I haven’t personally suffered from shadowban, not myself or any brand/influencer I’ve worked for or consulted. But, if you think you are, your best bet is to first check you’re not using any banned hashtags (use Google to see the most updated list) and to also give your Instagram a breather. Stop posting content for a while and then go back to introducing valuable content. The shadowban is a tricky area because while some do qualify for it, I do think others are accidentally thrown into the mix. Although, I should add, most people aren’t shadowbanned and are actually just working with slow – or an abrupt halt – progress. 

What if you’re deleted / banned?

Keep reporting and complaining when you’re kicked out for no reason! This is a struggling area, unfortunately, and I don’t think there is yet a solid answer for it. Other than that, continue working on targeting those who’d be specifically industry within your niche and creating conversations with those people. Don’t worry about what others who aren’t right for your brand are doing — providing your strategy is right and tight, the people who are good for you will land at you too. 

Debunking Social Media Myths

Debunking myth #1: Is Instagram headed towards high spend content to grow a page, like Facebook?

I don’t think it will be quite the same. Yes, Instagram will continue to be commercialism and will, of course, encourage spending by businesses but I don’t think it feels as impossible to grow organically on Instagram like it does on Facebook. This is because Facebook’s algorithm is built on the whole ‘friend’ and ‘personal’ aspect, so the brand posts and News Feed section takes a back burner. Instagram feeds you content on the same timeline, not a separate one. So unless they end up creating two different tabs/sections for people to view, it won’t be as difficult as Facebook.

Debunking myth #2: The algorithm changed so that text-heavy posts are now more popular

I don’t think anything has changed. It really just depends on what resonates with your audience.
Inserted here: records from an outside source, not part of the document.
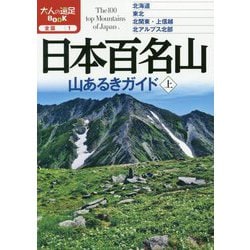 日本百名山 山あるきガイド〈上〉(大人の遠足BOOK―全国〈1〉) [単行本]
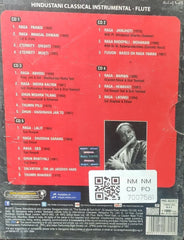 Pt Hariprasad Chaurasia - The Best of Pt Hariprasad Chaurasia Ever (CD) (5)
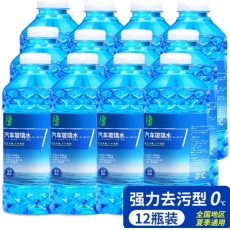 玻璃水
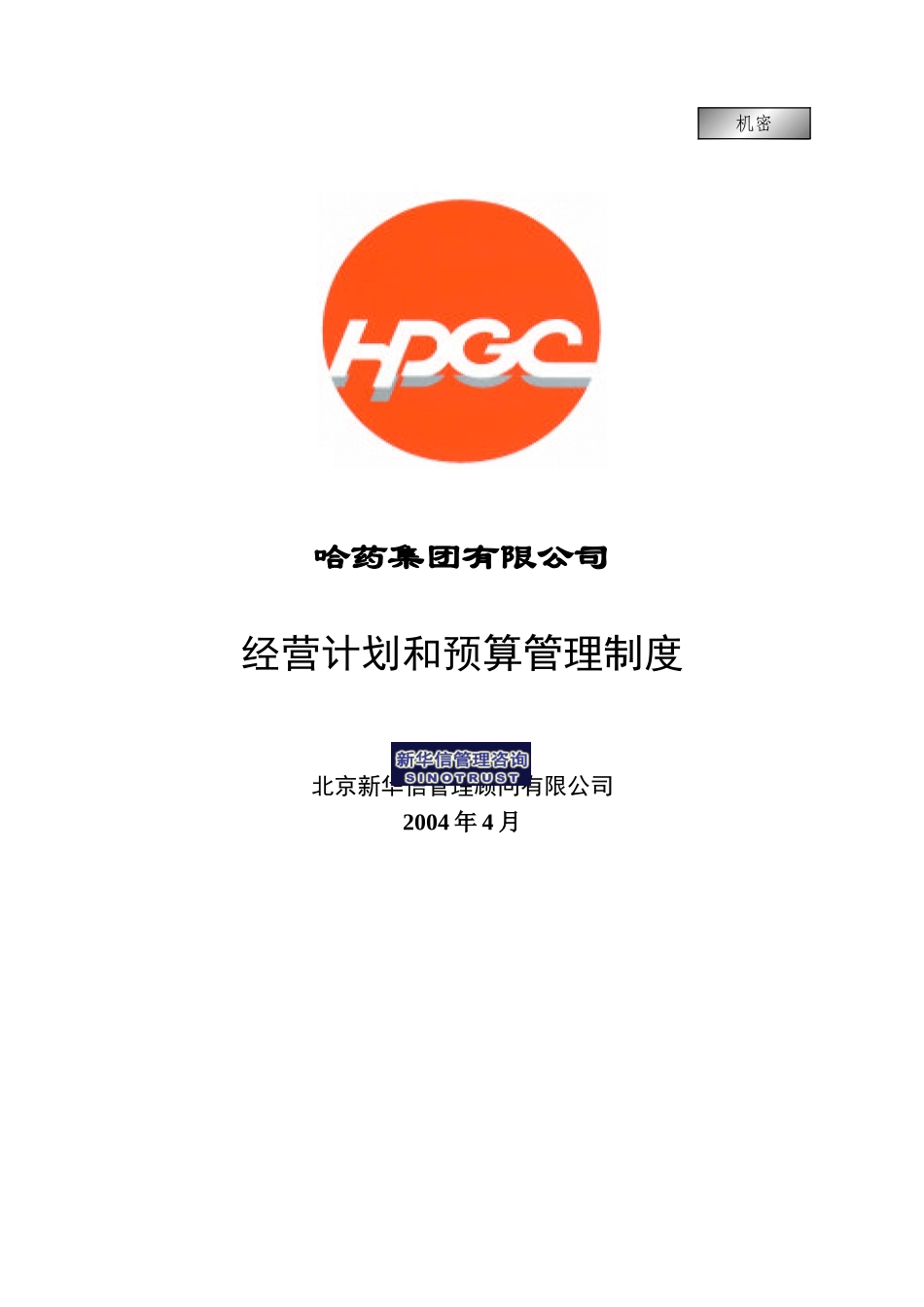 哈药集团－经营计划和预算管理制度final.doc_第1页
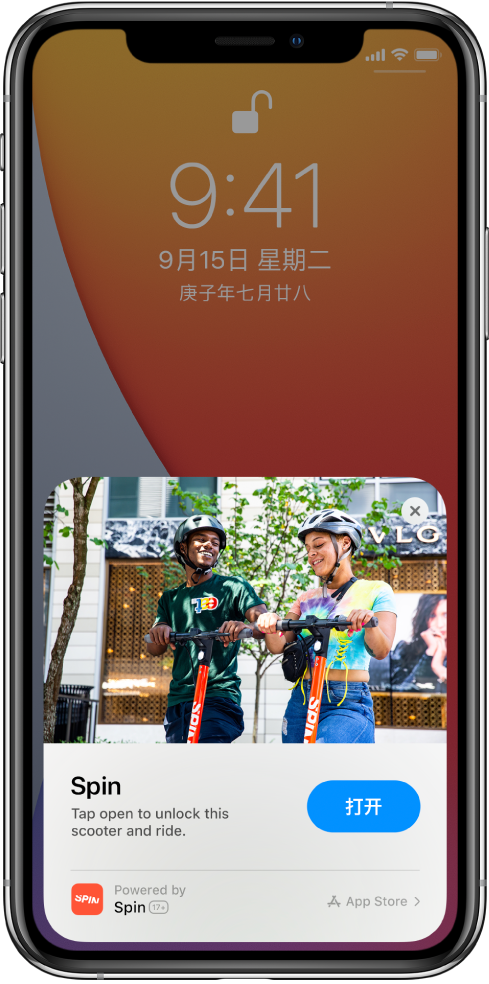 恩阳苹果手机维修分享升级 iOS 14 之后，如何在 iPhone 上使用“轻 App” 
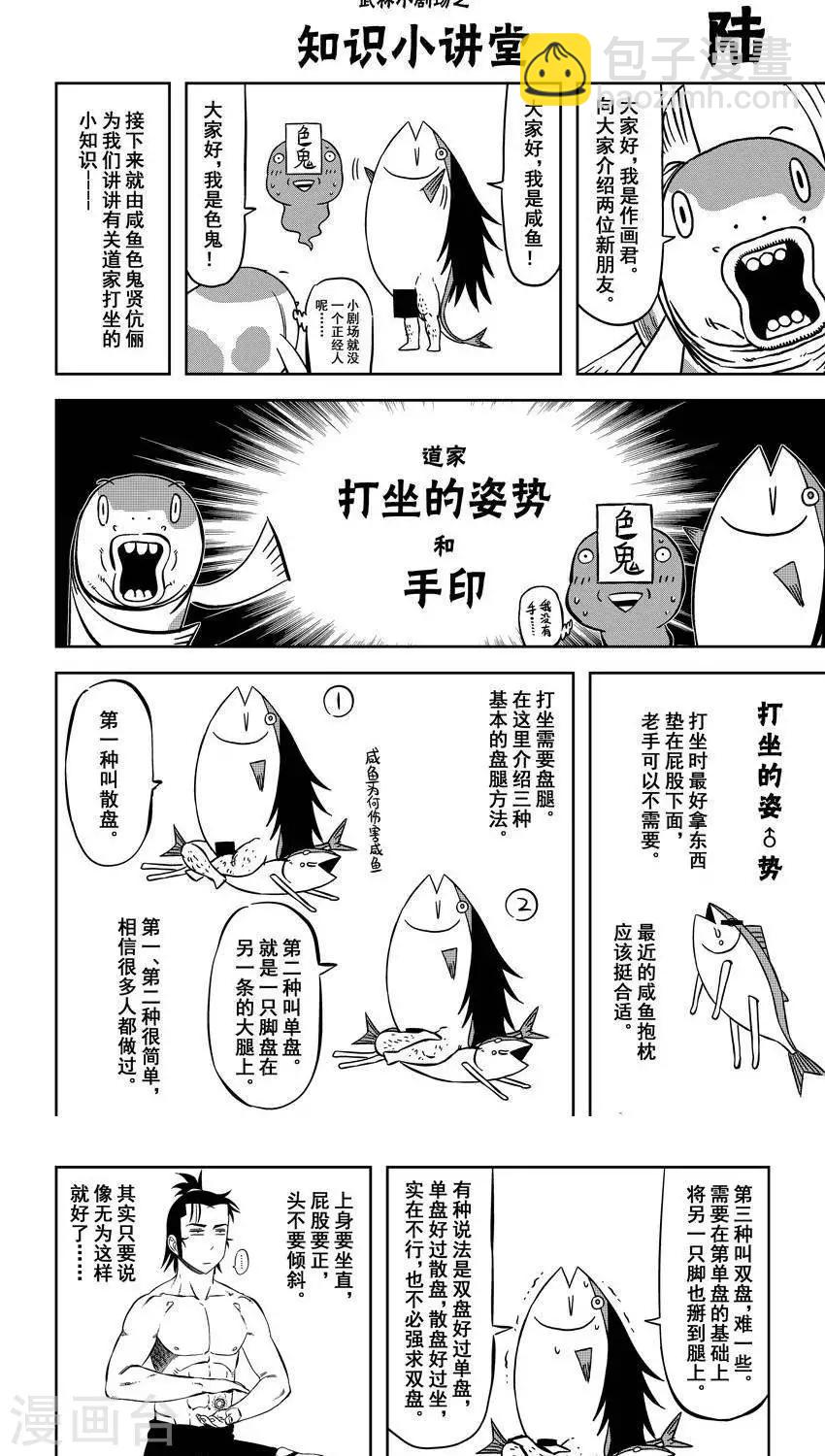 第11话4 厚颜无耻云无为-第29话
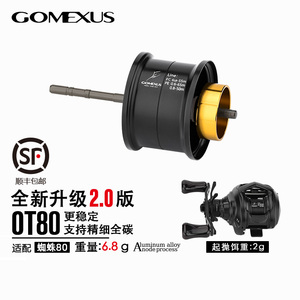 gomexus革梦士线杯蜘蛛80改装达瓦水滴轮件鱼线轮支持纯碳线小饵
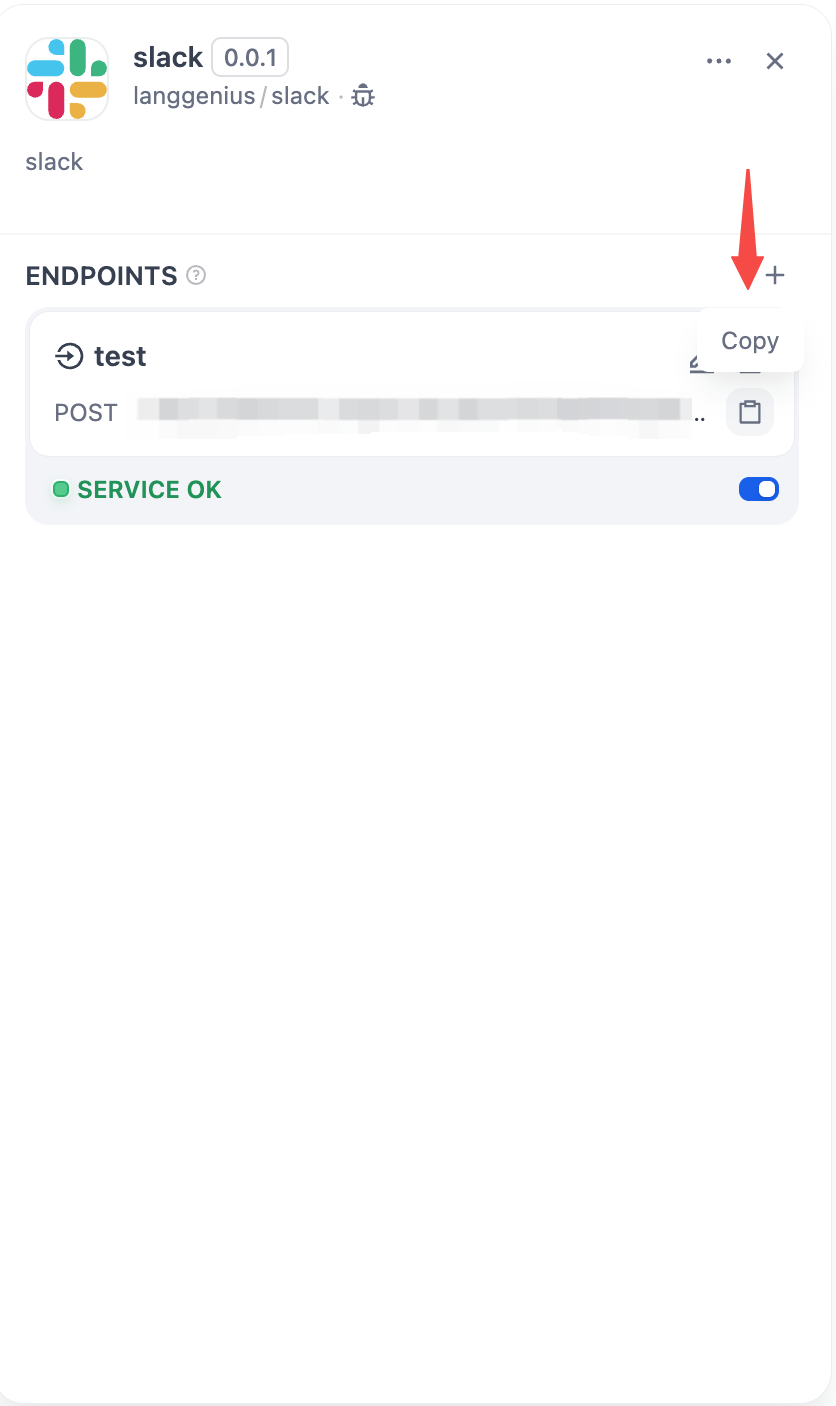 生成 POST 请求地址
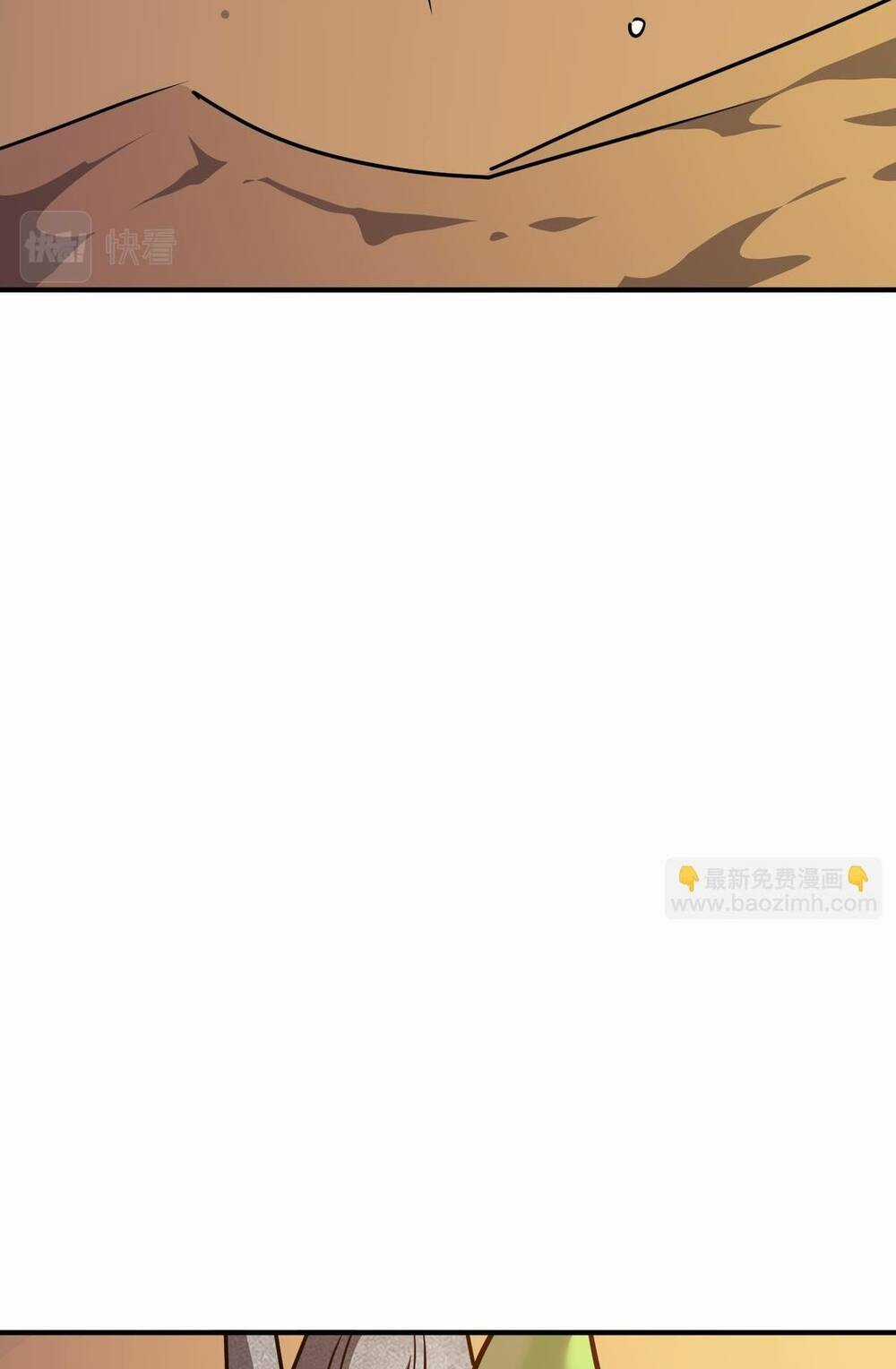 Anh Hùng Dũng Cảm Chapter 57 trang 37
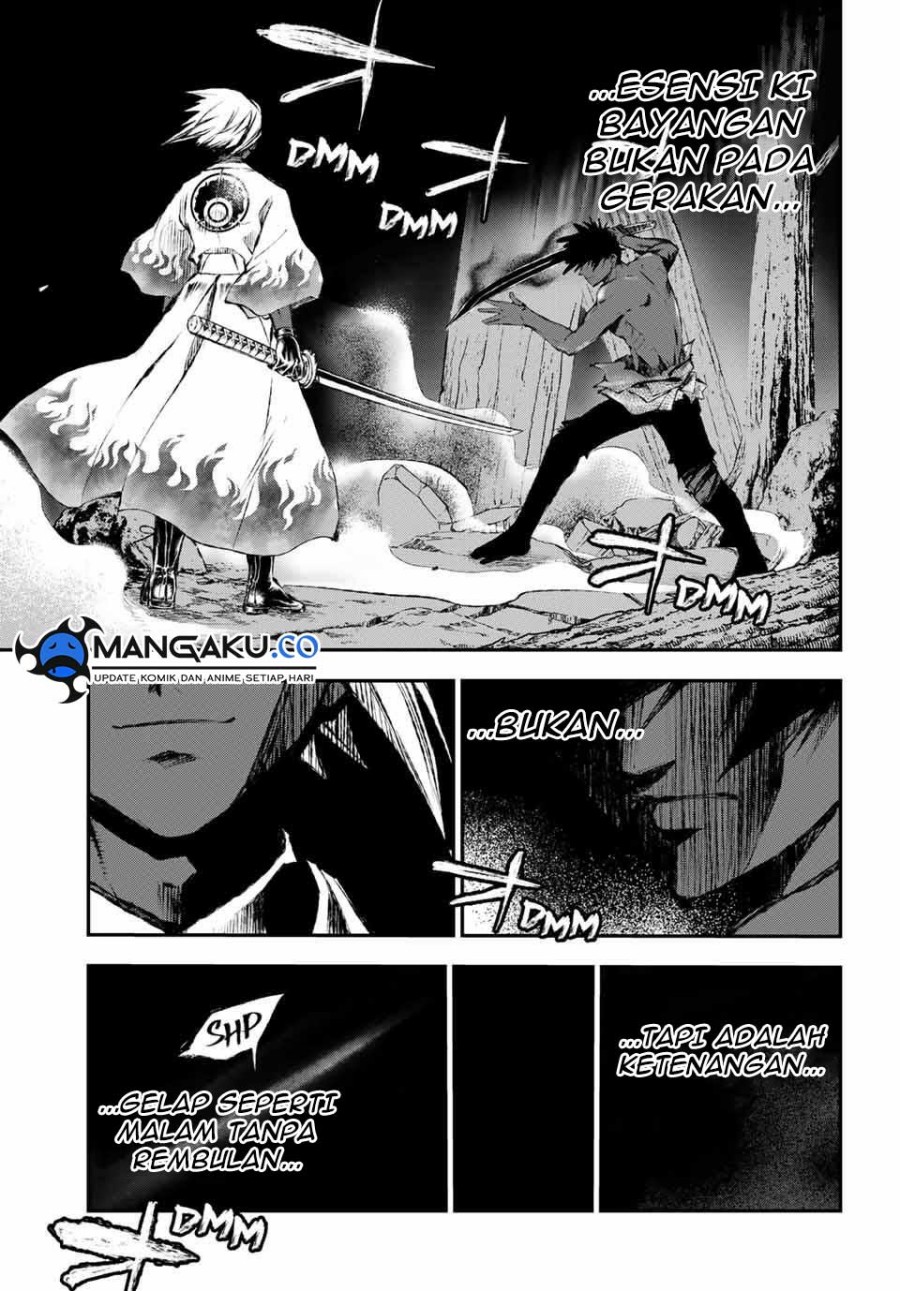 juushin-no-katana - Chapter: 11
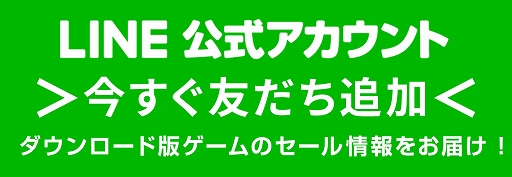 画像ギャラリー No.003のサムネイル画像 / 「みんなのGOLF WORLD」が初セール。バンダイナムコ，DL版タイトルを最大84％オフで販売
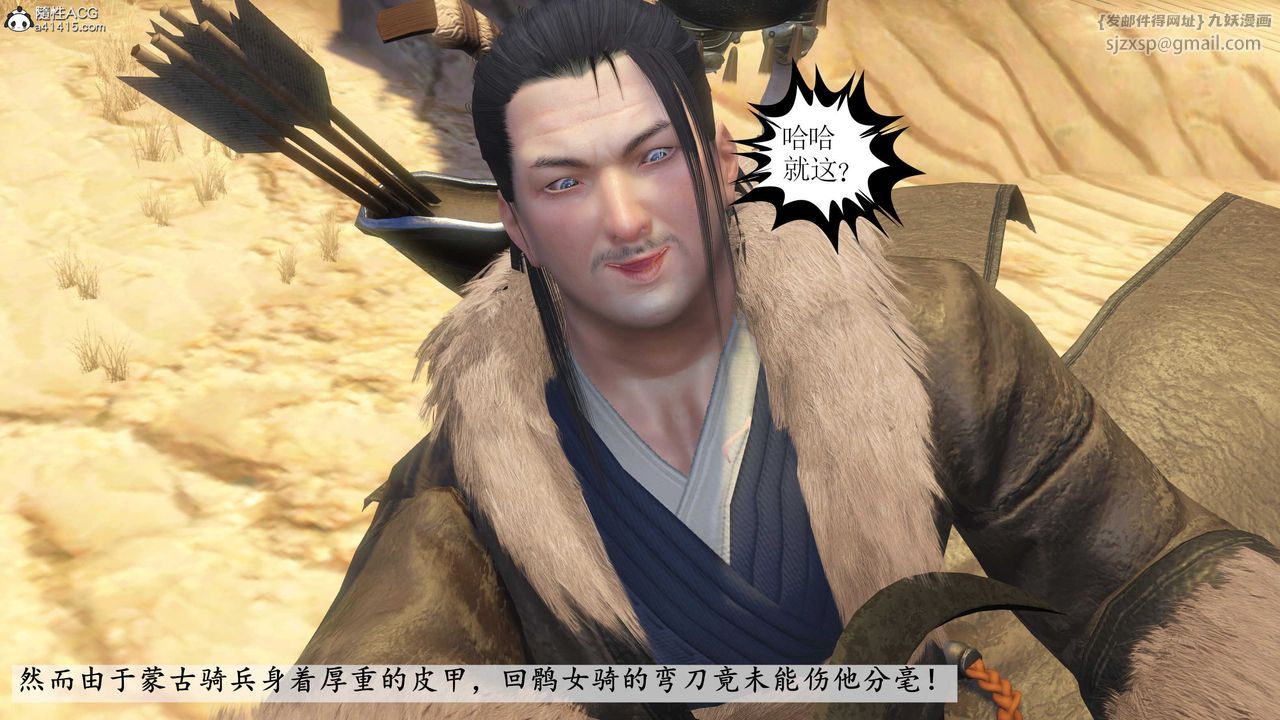 [3D]落花传第09話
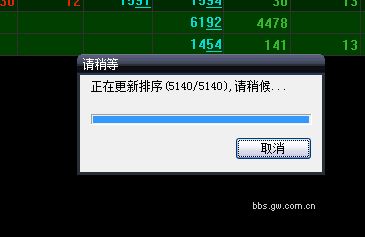 圖片點擊可在新窗口打開查看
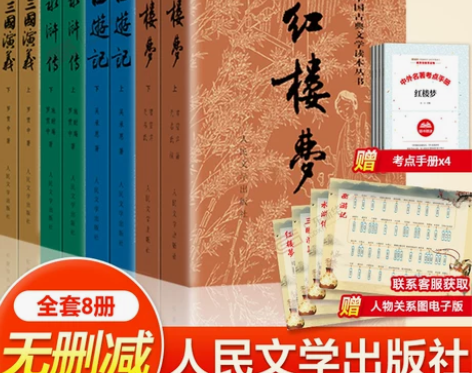 四大名著原著正版 西游记人民文学出版社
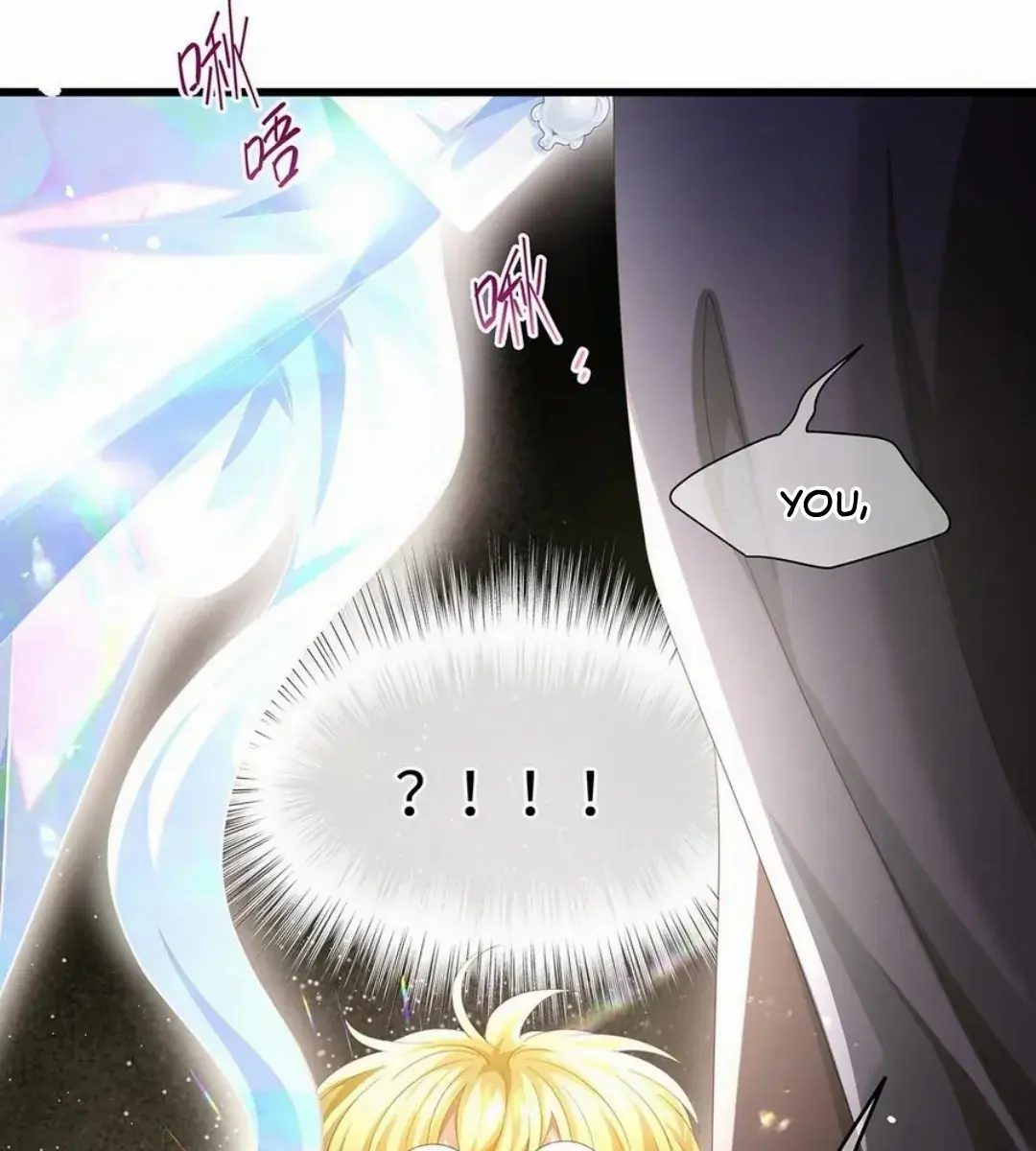 I Was Reborn as His Highness the Prince's Little Evil Dragon Chapter 45 Page 36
People come to me for advice, so they expect text [Unsah’s Insta is very text-heavy]. They follow me because they see the text. If I started with heavy video content, I’d attract people who followed me for that and the text wouldn’t have worked so well if I suddenly introduced it. When people become familiar with what you’re about and how valuable you are, the prettiness of the post – or aesthetic – doesn’t matter.

Debunking myth #3: You always have to worry about the Instagram algorithm

I think there’s always a chance for a new Instagram algorithm, but I don’t think this is something people need to worry about as much as they do. It’s part of the challenge of the job. There will always be algorithm changes and some will be more frustrating than others… you just need to work with it. 

And finally, Unsah’s thoughts on lockdown social media fatigue

I think there’s huge fatigue because we’re bombarded with more content than ever, and we’re also spending more time than ever on social media. Brands and influencers need to take a step back and give their followers/customers some breathing space. Focus on the quality as opposed to quantity. People’s automatic assumption is to posting 10x more than normal because people are scrolling 10x more, but, actually, it’s quite off-putting when you’re a general user and you’re being fed so much. You want to be the breath of fresh air on social media, not part of the noise people are being clouded with.